Some of the PDUFA increases will be used to expand drug safety oversight and assessment throughout a product's life cycle—and not just during the first two or three years after product approval, as currently allowed. The payments will support additional staffers in FDA's Office of Surveillance and Epidemiology in the Center for Drug Evaluation and Research and enhance the safety office's role in evaluating postapproval risk information and labeling changes. One specific project is to improve FDA's system for assessing proposed product names, which aims to reduce medication errors from look-alike and sound-alike names.
One of the legislators' pet provisions permits FDA to require companies to develop a Risk Evaluation and Mitigation Strategy (REMS) to ensure safe use of particularly high-risk drugs. Initially, the legislators wanted to require a REMS for all new drugs but agreed with manufacturers that such a broad mandate could waste time and resources if applied to relatively safe products.
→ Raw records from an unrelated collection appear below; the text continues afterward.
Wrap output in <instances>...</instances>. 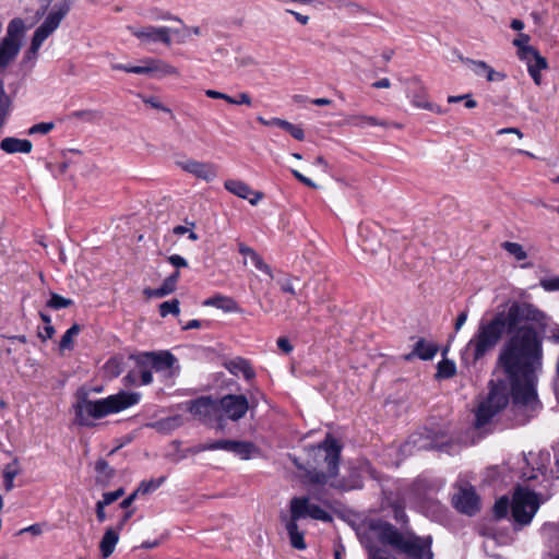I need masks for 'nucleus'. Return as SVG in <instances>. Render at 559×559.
Returning a JSON list of instances; mask_svg holds the SVG:
<instances>
[{"label": "nucleus", "instance_id": "f257e3e1", "mask_svg": "<svg viewBox=\"0 0 559 559\" xmlns=\"http://www.w3.org/2000/svg\"><path fill=\"white\" fill-rule=\"evenodd\" d=\"M543 356V337L533 325H522L509 336L496 361L503 377L495 372L489 380L488 393L475 411L476 428L485 427L510 403L513 426H524L536 416L542 408L536 385Z\"/></svg>", "mask_w": 559, "mask_h": 559}, {"label": "nucleus", "instance_id": "f03ea898", "mask_svg": "<svg viewBox=\"0 0 559 559\" xmlns=\"http://www.w3.org/2000/svg\"><path fill=\"white\" fill-rule=\"evenodd\" d=\"M548 319V316L533 304L514 301L507 312L499 311L490 321L479 323L476 333L462 352V360L466 365H475L496 347L504 332L511 336L522 328L520 324L523 322L536 323L542 333H548L549 342L559 344V325L554 324L547 331Z\"/></svg>", "mask_w": 559, "mask_h": 559}, {"label": "nucleus", "instance_id": "7ed1b4c3", "mask_svg": "<svg viewBox=\"0 0 559 559\" xmlns=\"http://www.w3.org/2000/svg\"><path fill=\"white\" fill-rule=\"evenodd\" d=\"M141 394L138 392L120 391L106 399L90 400V391L80 388L76 391V403L73 405L75 423L80 426L92 427L94 419H100L109 414L119 413L139 403Z\"/></svg>", "mask_w": 559, "mask_h": 559}, {"label": "nucleus", "instance_id": "20e7f679", "mask_svg": "<svg viewBox=\"0 0 559 559\" xmlns=\"http://www.w3.org/2000/svg\"><path fill=\"white\" fill-rule=\"evenodd\" d=\"M368 528L378 534L381 543L390 545L406 559H433L432 536H419L413 532L401 533L389 522L371 519Z\"/></svg>", "mask_w": 559, "mask_h": 559}, {"label": "nucleus", "instance_id": "39448f33", "mask_svg": "<svg viewBox=\"0 0 559 559\" xmlns=\"http://www.w3.org/2000/svg\"><path fill=\"white\" fill-rule=\"evenodd\" d=\"M343 445L328 433L322 442L309 450L308 467L296 464L305 471V477L310 484L325 485L338 474Z\"/></svg>", "mask_w": 559, "mask_h": 559}, {"label": "nucleus", "instance_id": "423d86ee", "mask_svg": "<svg viewBox=\"0 0 559 559\" xmlns=\"http://www.w3.org/2000/svg\"><path fill=\"white\" fill-rule=\"evenodd\" d=\"M526 487L518 486L511 501V516L519 526L528 525L545 499Z\"/></svg>", "mask_w": 559, "mask_h": 559}, {"label": "nucleus", "instance_id": "0eeeda50", "mask_svg": "<svg viewBox=\"0 0 559 559\" xmlns=\"http://www.w3.org/2000/svg\"><path fill=\"white\" fill-rule=\"evenodd\" d=\"M188 411L203 424L217 421V428L224 429V418L218 413V401L212 396H200L187 403Z\"/></svg>", "mask_w": 559, "mask_h": 559}, {"label": "nucleus", "instance_id": "6e6552de", "mask_svg": "<svg viewBox=\"0 0 559 559\" xmlns=\"http://www.w3.org/2000/svg\"><path fill=\"white\" fill-rule=\"evenodd\" d=\"M144 66H126L121 63H114V70L124 71L127 73L155 75L162 78L165 75H178V70L160 59L146 58L143 60Z\"/></svg>", "mask_w": 559, "mask_h": 559}, {"label": "nucleus", "instance_id": "1a4fd4ad", "mask_svg": "<svg viewBox=\"0 0 559 559\" xmlns=\"http://www.w3.org/2000/svg\"><path fill=\"white\" fill-rule=\"evenodd\" d=\"M134 361V369L130 370L123 378L126 384H136L138 379H141V384L147 385L153 381V366L147 352L140 354H132L129 357Z\"/></svg>", "mask_w": 559, "mask_h": 559}, {"label": "nucleus", "instance_id": "9d476101", "mask_svg": "<svg viewBox=\"0 0 559 559\" xmlns=\"http://www.w3.org/2000/svg\"><path fill=\"white\" fill-rule=\"evenodd\" d=\"M73 7V0H61L56 3L44 22L35 31L39 36L47 39L60 25Z\"/></svg>", "mask_w": 559, "mask_h": 559}, {"label": "nucleus", "instance_id": "9b49d317", "mask_svg": "<svg viewBox=\"0 0 559 559\" xmlns=\"http://www.w3.org/2000/svg\"><path fill=\"white\" fill-rule=\"evenodd\" d=\"M218 401V413L233 420L237 421L245 417L249 409V402L243 394H227Z\"/></svg>", "mask_w": 559, "mask_h": 559}, {"label": "nucleus", "instance_id": "f8f14e48", "mask_svg": "<svg viewBox=\"0 0 559 559\" xmlns=\"http://www.w3.org/2000/svg\"><path fill=\"white\" fill-rule=\"evenodd\" d=\"M128 29L133 36L146 43H163L167 46L171 44L170 28L166 26H146L142 28H135L129 26Z\"/></svg>", "mask_w": 559, "mask_h": 559}, {"label": "nucleus", "instance_id": "ddd939ff", "mask_svg": "<svg viewBox=\"0 0 559 559\" xmlns=\"http://www.w3.org/2000/svg\"><path fill=\"white\" fill-rule=\"evenodd\" d=\"M454 508L464 514L474 515L479 510V500L473 488L461 489L453 498Z\"/></svg>", "mask_w": 559, "mask_h": 559}, {"label": "nucleus", "instance_id": "4468645a", "mask_svg": "<svg viewBox=\"0 0 559 559\" xmlns=\"http://www.w3.org/2000/svg\"><path fill=\"white\" fill-rule=\"evenodd\" d=\"M224 187L236 197L248 200L251 205H257L264 198L261 191H252L246 182L238 179H227Z\"/></svg>", "mask_w": 559, "mask_h": 559}, {"label": "nucleus", "instance_id": "2eb2a0df", "mask_svg": "<svg viewBox=\"0 0 559 559\" xmlns=\"http://www.w3.org/2000/svg\"><path fill=\"white\" fill-rule=\"evenodd\" d=\"M180 166L185 171L207 182L214 180L217 177V167L212 163L189 159L185 163H180Z\"/></svg>", "mask_w": 559, "mask_h": 559}, {"label": "nucleus", "instance_id": "dca6fc26", "mask_svg": "<svg viewBox=\"0 0 559 559\" xmlns=\"http://www.w3.org/2000/svg\"><path fill=\"white\" fill-rule=\"evenodd\" d=\"M524 62L527 64V70L536 85L542 84V74L540 71L548 68V62L546 58H544L538 51H535L533 55L528 57V59H524Z\"/></svg>", "mask_w": 559, "mask_h": 559}, {"label": "nucleus", "instance_id": "f3484780", "mask_svg": "<svg viewBox=\"0 0 559 559\" xmlns=\"http://www.w3.org/2000/svg\"><path fill=\"white\" fill-rule=\"evenodd\" d=\"M310 499L304 497H293L289 502V521L298 522L299 520L309 518Z\"/></svg>", "mask_w": 559, "mask_h": 559}, {"label": "nucleus", "instance_id": "a211bd4d", "mask_svg": "<svg viewBox=\"0 0 559 559\" xmlns=\"http://www.w3.org/2000/svg\"><path fill=\"white\" fill-rule=\"evenodd\" d=\"M33 147V144L29 140L26 139H17V138H4L0 142V148L8 153V154H14V153H24L28 154L31 153Z\"/></svg>", "mask_w": 559, "mask_h": 559}, {"label": "nucleus", "instance_id": "6ab92c4d", "mask_svg": "<svg viewBox=\"0 0 559 559\" xmlns=\"http://www.w3.org/2000/svg\"><path fill=\"white\" fill-rule=\"evenodd\" d=\"M152 361L153 370L166 371L174 367L176 357L168 350L147 352Z\"/></svg>", "mask_w": 559, "mask_h": 559}, {"label": "nucleus", "instance_id": "aec40b11", "mask_svg": "<svg viewBox=\"0 0 559 559\" xmlns=\"http://www.w3.org/2000/svg\"><path fill=\"white\" fill-rule=\"evenodd\" d=\"M180 277V272L177 270L174 273H171L169 276H167L163 284L158 288H147L145 289V294L148 297H156L162 298L165 297L176 290L178 280Z\"/></svg>", "mask_w": 559, "mask_h": 559}, {"label": "nucleus", "instance_id": "412c9836", "mask_svg": "<svg viewBox=\"0 0 559 559\" xmlns=\"http://www.w3.org/2000/svg\"><path fill=\"white\" fill-rule=\"evenodd\" d=\"M119 542V532L112 527H108L99 543V550L103 558H108L115 551L116 545Z\"/></svg>", "mask_w": 559, "mask_h": 559}, {"label": "nucleus", "instance_id": "4be33fe9", "mask_svg": "<svg viewBox=\"0 0 559 559\" xmlns=\"http://www.w3.org/2000/svg\"><path fill=\"white\" fill-rule=\"evenodd\" d=\"M285 528L289 537L290 546L297 550H305L307 548L305 533L299 531L298 522L287 520Z\"/></svg>", "mask_w": 559, "mask_h": 559}, {"label": "nucleus", "instance_id": "5701e85b", "mask_svg": "<svg viewBox=\"0 0 559 559\" xmlns=\"http://www.w3.org/2000/svg\"><path fill=\"white\" fill-rule=\"evenodd\" d=\"M225 366L227 370L234 376L242 374L247 380H250L254 377V371L250 364L248 360L241 357L229 360Z\"/></svg>", "mask_w": 559, "mask_h": 559}, {"label": "nucleus", "instance_id": "b1692460", "mask_svg": "<svg viewBox=\"0 0 559 559\" xmlns=\"http://www.w3.org/2000/svg\"><path fill=\"white\" fill-rule=\"evenodd\" d=\"M438 352V346L431 343H427L425 338H419L414 349L411 354H408L405 358L409 359L412 356H417L423 360H430L435 357Z\"/></svg>", "mask_w": 559, "mask_h": 559}, {"label": "nucleus", "instance_id": "393cba45", "mask_svg": "<svg viewBox=\"0 0 559 559\" xmlns=\"http://www.w3.org/2000/svg\"><path fill=\"white\" fill-rule=\"evenodd\" d=\"M203 305L216 307L217 309H222L225 312L240 311V308L234 298L223 295H216L214 297L207 298Z\"/></svg>", "mask_w": 559, "mask_h": 559}, {"label": "nucleus", "instance_id": "a878e982", "mask_svg": "<svg viewBox=\"0 0 559 559\" xmlns=\"http://www.w3.org/2000/svg\"><path fill=\"white\" fill-rule=\"evenodd\" d=\"M21 48V43H12L2 39L0 44V68H5L15 59Z\"/></svg>", "mask_w": 559, "mask_h": 559}, {"label": "nucleus", "instance_id": "bb28decb", "mask_svg": "<svg viewBox=\"0 0 559 559\" xmlns=\"http://www.w3.org/2000/svg\"><path fill=\"white\" fill-rule=\"evenodd\" d=\"M96 483L103 486H107L109 481L115 477L116 471L110 467L108 462L104 459H98L95 463Z\"/></svg>", "mask_w": 559, "mask_h": 559}, {"label": "nucleus", "instance_id": "cd10ccee", "mask_svg": "<svg viewBox=\"0 0 559 559\" xmlns=\"http://www.w3.org/2000/svg\"><path fill=\"white\" fill-rule=\"evenodd\" d=\"M19 459L14 457L3 468V486L5 491H11L14 488V478L20 474Z\"/></svg>", "mask_w": 559, "mask_h": 559}, {"label": "nucleus", "instance_id": "c85d7f7f", "mask_svg": "<svg viewBox=\"0 0 559 559\" xmlns=\"http://www.w3.org/2000/svg\"><path fill=\"white\" fill-rule=\"evenodd\" d=\"M530 40V35L520 33L512 41V44L518 48V57L521 60L528 59L531 55L537 51L533 46L528 45Z\"/></svg>", "mask_w": 559, "mask_h": 559}, {"label": "nucleus", "instance_id": "c756f323", "mask_svg": "<svg viewBox=\"0 0 559 559\" xmlns=\"http://www.w3.org/2000/svg\"><path fill=\"white\" fill-rule=\"evenodd\" d=\"M25 31L24 21L21 17H15L10 21L7 28V35L4 40H11L12 43H21V36Z\"/></svg>", "mask_w": 559, "mask_h": 559}, {"label": "nucleus", "instance_id": "7c9ffc66", "mask_svg": "<svg viewBox=\"0 0 559 559\" xmlns=\"http://www.w3.org/2000/svg\"><path fill=\"white\" fill-rule=\"evenodd\" d=\"M260 452L259 448L251 441H237L233 448V453L241 460H249L253 454Z\"/></svg>", "mask_w": 559, "mask_h": 559}, {"label": "nucleus", "instance_id": "2f4dec72", "mask_svg": "<svg viewBox=\"0 0 559 559\" xmlns=\"http://www.w3.org/2000/svg\"><path fill=\"white\" fill-rule=\"evenodd\" d=\"M80 331L81 326L78 323H74L71 328H69L66 331L59 343V348L61 352L73 348V337L76 336L80 333Z\"/></svg>", "mask_w": 559, "mask_h": 559}, {"label": "nucleus", "instance_id": "473e14b6", "mask_svg": "<svg viewBox=\"0 0 559 559\" xmlns=\"http://www.w3.org/2000/svg\"><path fill=\"white\" fill-rule=\"evenodd\" d=\"M10 106L11 99L5 93L3 83L0 81V126L4 127L10 114Z\"/></svg>", "mask_w": 559, "mask_h": 559}, {"label": "nucleus", "instance_id": "72a5a7b5", "mask_svg": "<svg viewBox=\"0 0 559 559\" xmlns=\"http://www.w3.org/2000/svg\"><path fill=\"white\" fill-rule=\"evenodd\" d=\"M501 248L518 261H523L527 258V253L523 246L518 242L504 241L501 243Z\"/></svg>", "mask_w": 559, "mask_h": 559}, {"label": "nucleus", "instance_id": "f704fd0d", "mask_svg": "<svg viewBox=\"0 0 559 559\" xmlns=\"http://www.w3.org/2000/svg\"><path fill=\"white\" fill-rule=\"evenodd\" d=\"M102 117V112L94 109L75 110L69 116V118L81 119L90 123L100 120Z\"/></svg>", "mask_w": 559, "mask_h": 559}, {"label": "nucleus", "instance_id": "c9c22d12", "mask_svg": "<svg viewBox=\"0 0 559 559\" xmlns=\"http://www.w3.org/2000/svg\"><path fill=\"white\" fill-rule=\"evenodd\" d=\"M165 480H166L165 476H160L158 478H152L150 480H143V481H141L140 486L138 487L136 492H139L141 495L151 493V492L155 491L156 489H158L164 484Z\"/></svg>", "mask_w": 559, "mask_h": 559}, {"label": "nucleus", "instance_id": "e433bc0d", "mask_svg": "<svg viewBox=\"0 0 559 559\" xmlns=\"http://www.w3.org/2000/svg\"><path fill=\"white\" fill-rule=\"evenodd\" d=\"M45 40V38H43L37 33L34 32L31 40V46L24 55V61L35 60L37 58L38 50Z\"/></svg>", "mask_w": 559, "mask_h": 559}, {"label": "nucleus", "instance_id": "4c0bfd02", "mask_svg": "<svg viewBox=\"0 0 559 559\" xmlns=\"http://www.w3.org/2000/svg\"><path fill=\"white\" fill-rule=\"evenodd\" d=\"M73 305V300L66 298L57 293H51L50 298L47 301V307L53 310H60Z\"/></svg>", "mask_w": 559, "mask_h": 559}, {"label": "nucleus", "instance_id": "58836bf2", "mask_svg": "<svg viewBox=\"0 0 559 559\" xmlns=\"http://www.w3.org/2000/svg\"><path fill=\"white\" fill-rule=\"evenodd\" d=\"M509 509H511V502L508 497H500L493 506V515L497 520H501L507 516Z\"/></svg>", "mask_w": 559, "mask_h": 559}, {"label": "nucleus", "instance_id": "ea45409f", "mask_svg": "<svg viewBox=\"0 0 559 559\" xmlns=\"http://www.w3.org/2000/svg\"><path fill=\"white\" fill-rule=\"evenodd\" d=\"M350 123L355 127H364L366 124L368 126H381L386 127L388 123L384 121H380L373 116H354L350 118Z\"/></svg>", "mask_w": 559, "mask_h": 559}, {"label": "nucleus", "instance_id": "a19ab883", "mask_svg": "<svg viewBox=\"0 0 559 559\" xmlns=\"http://www.w3.org/2000/svg\"><path fill=\"white\" fill-rule=\"evenodd\" d=\"M105 371L116 378L123 371V361L121 357H111L104 366Z\"/></svg>", "mask_w": 559, "mask_h": 559}, {"label": "nucleus", "instance_id": "79ce46f5", "mask_svg": "<svg viewBox=\"0 0 559 559\" xmlns=\"http://www.w3.org/2000/svg\"><path fill=\"white\" fill-rule=\"evenodd\" d=\"M456 372L455 364L451 360L443 359L438 364L437 377L449 379Z\"/></svg>", "mask_w": 559, "mask_h": 559}, {"label": "nucleus", "instance_id": "37998d69", "mask_svg": "<svg viewBox=\"0 0 559 559\" xmlns=\"http://www.w3.org/2000/svg\"><path fill=\"white\" fill-rule=\"evenodd\" d=\"M158 308H159V314L163 318L167 317L168 314L178 316L180 312L178 299H171V300L164 301L159 305Z\"/></svg>", "mask_w": 559, "mask_h": 559}, {"label": "nucleus", "instance_id": "c03bdc74", "mask_svg": "<svg viewBox=\"0 0 559 559\" xmlns=\"http://www.w3.org/2000/svg\"><path fill=\"white\" fill-rule=\"evenodd\" d=\"M409 442H412L418 449H423V450L440 449V447L438 444H436L431 440H428V438H424L423 435H420V433H415V435L411 436Z\"/></svg>", "mask_w": 559, "mask_h": 559}, {"label": "nucleus", "instance_id": "a18cd8bd", "mask_svg": "<svg viewBox=\"0 0 559 559\" xmlns=\"http://www.w3.org/2000/svg\"><path fill=\"white\" fill-rule=\"evenodd\" d=\"M411 84L414 86V91L409 95V97L412 99V104L415 106L416 99L419 102H428L427 96H426V90L421 85L420 81L415 78L411 81Z\"/></svg>", "mask_w": 559, "mask_h": 559}, {"label": "nucleus", "instance_id": "49530a36", "mask_svg": "<svg viewBox=\"0 0 559 559\" xmlns=\"http://www.w3.org/2000/svg\"><path fill=\"white\" fill-rule=\"evenodd\" d=\"M309 518L323 522H331L332 515L318 504L310 503Z\"/></svg>", "mask_w": 559, "mask_h": 559}, {"label": "nucleus", "instance_id": "de8ad7c7", "mask_svg": "<svg viewBox=\"0 0 559 559\" xmlns=\"http://www.w3.org/2000/svg\"><path fill=\"white\" fill-rule=\"evenodd\" d=\"M338 9H345L350 14L367 13L371 14L366 8L355 1L341 0L337 4Z\"/></svg>", "mask_w": 559, "mask_h": 559}, {"label": "nucleus", "instance_id": "09e8293b", "mask_svg": "<svg viewBox=\"0 0 559 559\" xmlns=\"http://www.w3.org/2000/svg\"><path fill=\"white\" fill-rule=\"evenodd\" d=\"M281 129L288 132L294 139L298 141H302L305 139L304 130L299 126H296L287 120H283Z\"/></svg>", "mask_w": 559, "mask_h": 559}, {"label": "nucleus", "instance_id": "8fccbe9b", "mask_svg": "<svg viewBox=\"0 0 559 559\" xmlns=\"http://www.w3.org/2000/svg\"><path fill=\"white\" fill-rule=\"evenodd\" d=\"M250 260L259 271L267 274L270 277H273L271 267L264 262V260L258 252L252 253Z\"/></svg>", "mask_w": 559, "mask_h": 559}, {"label": "nucleus", "instance_id": "3c124183", "mask_svg": "<svg viewBox=\"0 0 559 559\" xmlns=\"http://www.w3.org/2000/svg\"><path fill=\"white\" fill-rule=\"evenodd\" d=\"M236 440L221 439L210 442L211 451L224 450L233 453Z\"/></svg>", "mask_w": 559, "mask_h": 559}, {"label": "nucleus", "instance_id": "603ef678", "mask_svg": "<svg viewBox=\"0 0 559 559\" xmlns=\"http://www.w3.org/2000/svg\"><path fill=\"white\" fill-rule=\"evenodd\" d=\"M466 62L471 64L472 70L478 76H485L487 69L489 68V64L481 60L467 59Z\"/></svg>", "mask_w": 559, "mask_h": 559}, {"label": "nucleus", "instance_id": "864d4df0", "mask_svg": "<svg viewBox=\"0 0 559 559\" xmlns=\"http://www.w3.org/2000/svg\"><path fill=\"white\" fill-rule=\"evenodd\" d=\"M55 128V124L53 122H40V123H36L34 126H32L29 129H28V134H36V133H40V134H47L48 132H50L52 129Z\"/></svg>", "mask_w": 559, "mask_h": 559}, {"label": "nucleus", "instance_id": "5fc2aeb1", "mask_svg": "<svg viewBox=\"0 0 559 559\" xmlns=\"http://www.w3.org/2000/svg\"><path fill=\"white\" fill-rule=\"evenodd\" d=\"M124 495V489L122 487L116 489L115 491H107L103 493L102 501L106 503L107 506L114 503L119 498H121Z\"/></svg>", "mask_w": 559, "mask_h": 559}, {"label": "nucleus", "instance_id": "6e6d98bb", "mask_svg": "<svg viewBox=\"0 0 559 559\" xmlns=\"http://www.w3.org/2000/svg\"><path fill=\"white\" fill-rule=\"evenodd\" d=\"M415 107L426 109L432 112H436L438 115H443L445 111L437 104L428 102H419L415 100Z\"/></svg>", "mask_w": 559, "mask_h": 559}, {"label": "nucleus", "instance_id": "4d7b16f0", "mask_svg": "<svg viewBox=\"0 0 559 559\" xmlns=\"http://www.w3.org/2000/svg\"><path fill=\"white\" fill-rule=\"evenodd\" d=\"M540 286L546 292L559 290V276L540 280Z\"/></svg>", "mask_w": 559, "mask_h": 559}, {"label": "nucleus", "instance_id": "13d9d810", "mask_svg": "<svg viewBox=\"0 0 559 559\" xmlns=\"http://www.w3.org/2000/svg\"><path fill=\"white\" fill-rule=\"evenodd\" d=\"M277 284L280 285V288L283 293L289 294L292 296L297 295L295 287L293 285L292 277L288 276L283 280H277Z\"/></svg>", "mask_w": 559, "mask_h": 559}, {"label": "nucleus", "instance_id": "bf43d9fd", "mask_svg": "<svg viewBox=\"0 0 559 559\" xmlns=\"http://www.w3.org/2000/svg\"><path fill=\"white\" fill-rule=\"evenodd\" d=\"M330 486L340 490H352L360 487V484L358 480H355L352 484L346 483L344 479L332 481L330 483Z\"/></svg>", "mask_w": 559, "mask_h": 559}, {"label": "nucleus", "instance_id": "052dcab7", "mask_svg": "<svg viewBox=\"0 0 559 559\" xmlns=\"http://www.w3.org/2000/svg\"><path fill=\"white\" fill-rule=\"evenodd\" d=\"M143 102L146 104V105H150L152 108H155V109H158V110H162V111H165V112H171V110L164 106L157 97L155 96H150V97H144L143 98Z\"/></svg>", "mask_w": 559, "mask_h": 559}, {"label": "nucleus", "instance_id": "680f3d73", "mask_svg": "<svg viewBox=\"0 0 559 559\" xmlns=\"http://www.w3.org/2000/svg\"><path fill=\"white\" fill-rule=\"evenodd\" d=\"M231 105H247L251 106L252 99L251 96L248 93H240L238 97H231V102H229Z\"/></svg>", "mask_w": 559, "mask_h": 559}, {"label": "nucleus", "instance_id": "e2e57ef3", "mask_svg": "<svg viewBox=\"0 0 559 559\" xmlns=\"http://www.w3.org/2000/svg\"><path fill=\"white\" fill-rule=\"evenodd\" d=\"M167 260H168V262H169L173 266H175V267H177V269H180V267H187V266H188V262H187V260H186L183 257L179 255V254H173V255H169V257L167 258Z\"/></svg>", "mask_w": 559, "mask_h": 559}, {"label": "nucleus", "instance_id": "0e129e2a", "mask_svg": "<svg viewBox=\"0 0 559 559\" xmlns=\"http://www.w3.org/2000/svg\"><path fill=\"white\" fill-rule=\"evenodd\" d=\"M24 533H31L34 536H39L43 533V524L35 523L27 527H24L19 531L17 535L24 534Z\"/></svg>", "mask_w": 559, "mask_h": 559}, {"label": "nucleus", "instance_id": "69168bd1", "mask_svg": "<svg viewBox=\"0 0 559 559\" xmlns=\"http://www.w3.org/2000/svg\"><path fill=\"white\" fill-rule=\"evenodd\" d=\"M394 520L400 524H406L408 522L407 515L403 507H394Z\"/></svg>", "mask_w": 559, "mask_h": 559}, {"label": "nucleus", "instance_id": "338daca9", "mask_svg": "<svg viewBox=\"0 0 559 559\" xmlns=\"http://www.w3.org/2000/svg\"><path fill=\"white\" fill-rule=\"evenodd\" d=\"M107 507L106 503H104L102 500H98L96 502V506H95V512H96V518H97V521L99 523H103L106 521V512H105V508Z\"/></svg>", "mask_w": 559, "mask_h": 559}, {"label": "nucleus", "instance_id": "774afa93", "mask_svg": "<svg viewBox=\"0 0 559 559\" xmlns=\"http://www.w3.org/2000/svg\"><path fill=\"white\" fill-rule=\"evenodd\" d=\"M485 78L487 79V81L489 82H495V81H502L506 79V75L501 72H498V71H495L490 66L489 68L487 69V72L485 74Z\"/></svg>", "mask_w": 559, "mask_h": 559}]
</instances>
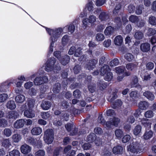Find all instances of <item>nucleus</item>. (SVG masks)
Here are the masks:
<instances>
[{
    "instance_id": "obj_11",
    "label": "nucleus",
    "mask_w": 156,
    "mask_h": 156,
    "mask_svg": "<svg viewBox=\"0 0 156 156\" xmlns=\"http://www.w3.org/2000/svg\"><path fill=\"white\" fill-rule=\"evenodd\" d=\"M140 49L144 52H147L150 50V45L148 43H145L141 44Z\"/></svg>"
},
{
    "instance_id": "obj_35",
    "label": "nucleus",
    "mask_w": 156,
    "mask_h": 156,
    "mask_svg": "<svg viewBox=\"0 0 156 156\" xmlns=\"http://www.w3.org/2000/svg\"><path fill=\"white\" fill-rule=\"evenodd\" d=\"M149 23L153 26L156 25V17L154 16L150 17L148 19Z\"/></svg>"
},
{
    "instance_id": "obj_6",
    "label": "nucleus",
    "mask_w": 156,
    "mask_h": 156,
    "mask_svg": "<svg viewBox=\"0 0 156 156\" xmlns=\"http://www.w3.org/2000/svg\"><path fill=\"white\" fill-rule=\"evenodd\" d=\"M53 132L52 129H47L44 132V140L45 142L48 144H51L53 140Z\"/></svg>"
},
{
    "instance_id": "obj_41",
    "label": "nucleus",
    "mask_w": 156,
    "mask_h": 156,
    "mask_svg": "<svg viewBox=\"0 0 156 156\" xmlns=\"http://www.w3.org/2000/svg\"><path fill=\"white\" fill-rule=\"evenodd\" d=\"M134 37L137 39H141L144 37L143 33L140 31L137 32L135 34Z\"/></svg>"
},
{
    "instance_id": "obj_49",
    "label": "nucleus",
    "mask_w": 156,
    "mask_h": 156,
    "mask_svg": "<svg viewBox=\"0 0 156 156\" xmlns=\"http://www.w3.org/2000/svg\"><path fill=\"white\" fill-rule=\"evenodd\" d=\"M122 104V101L120 100H116L115 103H114L113 108H116L120 107Z\"/></svg>"
},
{
    "instance_id": "obj_13",
    "label": "nucleus",
    "mask_w": 156,
    "mask_h": 156,
    "mask_svg": "<svg viewBox=\"0 0 156 156\" xmlns=\"http://www.w3.org/2000/svg\"><path fill=\"white\" fill-rule=\"evenodd\" d=\"M25 122L24 119H20L17 120L14 124V127L16 129H19L23 127Z\"/></svg>"
},
{
    "instance_id": "obj_45",
    "label": "nucleus",
    "mask_w": 156,
    "mask_h": 156,
    "mask_svg": "<svg viewBox=\"0 0 156 156\" xmlns=\"http://www.w3.org/2000/svg\"><path fill=\"white\" fill-rule=\"evenodd\" d=\"M10 156H20V153L17 150H14L9 153Z\"/></svg>"
},
{
    "instance_id": "obj_46",
    "label": "nucleus",
    "mask_w": 156,
    "mask_h": 156,
    "mask_svg": "<svg viewBox=\"0 0 156 156\" xmlns=\"http://www.w3.org/2000/svg\"><path fill=\"white\" fill-rule=\"evenodd\" d=\"M144 116L146 118H151L154 116V113L152 111H147L144 113Z\"/></svg>"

Manufacturers may submit a REMS plan in a new or supplemental application, or FDA may require such a process based on new safety signals for marketed products. A REMS would evaluate the need to:
•conduct additional postapproval studies and clinical trials
•require labeling changes to disclose new safety concerns
•prepare and distribute a Medication Guide or patient package insert
•develop a communication plan for disseminating additional information to healthcare professionals
•seek FDA prereview of advertising and marketing materials to ensure that ads describe serious risks appropriately and fairly
•limit drug prescribing and distribution. FDA may determine that certain treatments should be prescribed only by specially trained health professionals and only to certain patients. Distribution similarly may be limited to select wholesalers and pharmacists. Additional laboratory testing, patient monitoring, and/or patient enrollment in a registry may be required.